We are marching because we want power over our own lives and not be subject to lives of debt. We want an education premised on human flourishing and not one dictated by corporate interests and 'employability skills'.

Why are we marching, school and university students together, this Wednesday from University of London Union to Europe's financial heart the City of London?

We are marching in opposition to the government's proposed higher education white paper, a document whose proposals must be opposed by all who favour a system of higher education founded on the principle of need and not moneyed privilege.

The white paper, released this summer, represents as insidious a challenge to British universities, and with it the life chances of millions, as the debacle that was last year's Higher Education Act which passed in utter ignomy on 9 December through the House of Commons. It was the passing of this legislation that brought a near-breakdown within the governing coalition of the Conservatives and the Liberal Democrats, slashing the governing majority by some two-thirds, the Liberal Democrats displaying their now regular insipidity by merely abstaining rather than voting against what they knew to be an abhorrent and undemocratic piece of legislation.

All of this occurred while 35,000 schoolchildren and university students, not even mobilised by their union (the NUS), once more took to the streets of London.
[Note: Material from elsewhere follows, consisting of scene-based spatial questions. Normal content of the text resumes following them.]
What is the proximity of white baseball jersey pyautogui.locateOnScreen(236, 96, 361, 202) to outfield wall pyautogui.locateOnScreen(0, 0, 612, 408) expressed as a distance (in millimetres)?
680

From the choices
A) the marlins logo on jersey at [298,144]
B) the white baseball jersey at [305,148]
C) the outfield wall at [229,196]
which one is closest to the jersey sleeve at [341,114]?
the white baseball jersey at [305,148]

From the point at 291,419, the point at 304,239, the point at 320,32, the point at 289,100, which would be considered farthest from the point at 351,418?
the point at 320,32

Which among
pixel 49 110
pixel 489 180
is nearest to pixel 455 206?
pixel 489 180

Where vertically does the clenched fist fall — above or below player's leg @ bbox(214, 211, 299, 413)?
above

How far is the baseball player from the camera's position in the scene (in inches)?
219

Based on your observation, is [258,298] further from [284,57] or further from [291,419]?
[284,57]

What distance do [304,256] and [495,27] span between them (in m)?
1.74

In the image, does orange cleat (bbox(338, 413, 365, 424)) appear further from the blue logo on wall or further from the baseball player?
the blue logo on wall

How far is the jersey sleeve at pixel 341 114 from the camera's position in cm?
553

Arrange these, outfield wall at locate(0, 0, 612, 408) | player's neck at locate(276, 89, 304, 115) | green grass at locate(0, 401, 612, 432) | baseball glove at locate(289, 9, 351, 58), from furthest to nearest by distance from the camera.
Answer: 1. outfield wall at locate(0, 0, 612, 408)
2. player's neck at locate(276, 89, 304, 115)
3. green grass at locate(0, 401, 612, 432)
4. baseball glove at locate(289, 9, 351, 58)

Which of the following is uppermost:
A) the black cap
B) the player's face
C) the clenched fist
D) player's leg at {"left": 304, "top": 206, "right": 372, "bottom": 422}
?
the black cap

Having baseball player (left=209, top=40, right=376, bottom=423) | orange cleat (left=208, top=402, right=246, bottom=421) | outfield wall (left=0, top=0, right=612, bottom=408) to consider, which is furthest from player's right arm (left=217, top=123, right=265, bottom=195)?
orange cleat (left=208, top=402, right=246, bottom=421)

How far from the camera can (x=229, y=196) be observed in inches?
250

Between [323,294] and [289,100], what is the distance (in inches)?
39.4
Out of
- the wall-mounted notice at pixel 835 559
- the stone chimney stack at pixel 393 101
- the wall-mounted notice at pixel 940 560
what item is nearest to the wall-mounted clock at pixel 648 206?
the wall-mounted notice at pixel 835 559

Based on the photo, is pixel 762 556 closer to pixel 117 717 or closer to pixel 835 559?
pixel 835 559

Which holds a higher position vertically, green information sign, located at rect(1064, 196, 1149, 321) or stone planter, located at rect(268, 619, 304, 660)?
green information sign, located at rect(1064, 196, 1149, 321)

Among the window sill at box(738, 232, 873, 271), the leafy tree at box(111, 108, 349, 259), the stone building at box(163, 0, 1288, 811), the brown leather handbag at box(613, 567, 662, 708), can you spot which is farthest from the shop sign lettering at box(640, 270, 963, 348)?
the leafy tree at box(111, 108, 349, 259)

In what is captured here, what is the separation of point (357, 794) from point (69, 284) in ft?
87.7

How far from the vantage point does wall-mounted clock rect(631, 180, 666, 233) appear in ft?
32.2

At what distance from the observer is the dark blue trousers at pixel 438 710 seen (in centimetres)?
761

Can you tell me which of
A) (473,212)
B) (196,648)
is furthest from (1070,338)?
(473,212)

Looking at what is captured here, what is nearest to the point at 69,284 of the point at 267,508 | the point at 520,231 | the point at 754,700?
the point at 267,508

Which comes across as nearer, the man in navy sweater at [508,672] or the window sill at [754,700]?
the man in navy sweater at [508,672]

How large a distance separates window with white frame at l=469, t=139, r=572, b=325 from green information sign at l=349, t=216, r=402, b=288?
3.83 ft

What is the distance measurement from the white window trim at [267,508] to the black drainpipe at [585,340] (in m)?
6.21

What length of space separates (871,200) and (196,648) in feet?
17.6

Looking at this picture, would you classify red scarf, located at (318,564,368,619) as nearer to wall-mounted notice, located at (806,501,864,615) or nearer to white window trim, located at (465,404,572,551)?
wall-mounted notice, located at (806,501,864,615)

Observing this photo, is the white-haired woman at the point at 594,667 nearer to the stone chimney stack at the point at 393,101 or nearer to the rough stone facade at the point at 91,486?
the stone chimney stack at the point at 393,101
From as far afield as Belfast and Glasgow they endured the batons and horse charges of the London Metropolitan Police and articulated their anger at a government with no mandate, and a set of reforms without reason or sense of fairness. The bravest and most thoughtful among us that day were outside the gates of Westminster and not confined within them.

But in truth, to ask why British students are marching this Wednesday against an increasingly-marketised higher education system is to ask the same as why University of Athens students occupied the Faculty of Economics in 2008 and scrawled upon it 'We are an Image of the Future'.

It is to ask why plazas across Spain were occupied last May by millions who spoke of 'Real Democracy', who lived among each other and every day re-imagined their politics afresh. It is to ask why the J14 movement in Israel, a country with a population of 8 million has seen mass marches of as many as half a million.

To ask why we march is to ask why 951 cities across 80 countries worldwide saw demonstrations on 15 October. It is to ask why in New York, Oakland, Sydney, London and scores of other cities and towns across the world people are occupying and re-appropriating space for public use, redefining our relations with each other and the state. It is to ask why pitched battles between the Greek people and riot police in Syntagma Square are now nearly as regular an occurrence as AEK Athens home football matches played a few kilometres away from Greece's beating political heart.

We are marching because this is not our crisis, and it is not of our making. We are marching because a debt-centred model of higher education funding is destined to fail - already there are the first hints off America's next sub-prime crisis - student debt.

We are marching because we want power over our own lives and not be subject to lives of debt. We want an education premised on human flourishing and not one dictated by corporate interests and 'employability skills'.

We are marching because we have been inspired by others around the world, and yes, also our own surprising, beautiful and vibrant movement of the last year. We have been inspired to believe another education is possible, one built not on debt, but the dignity of learning and common purpose.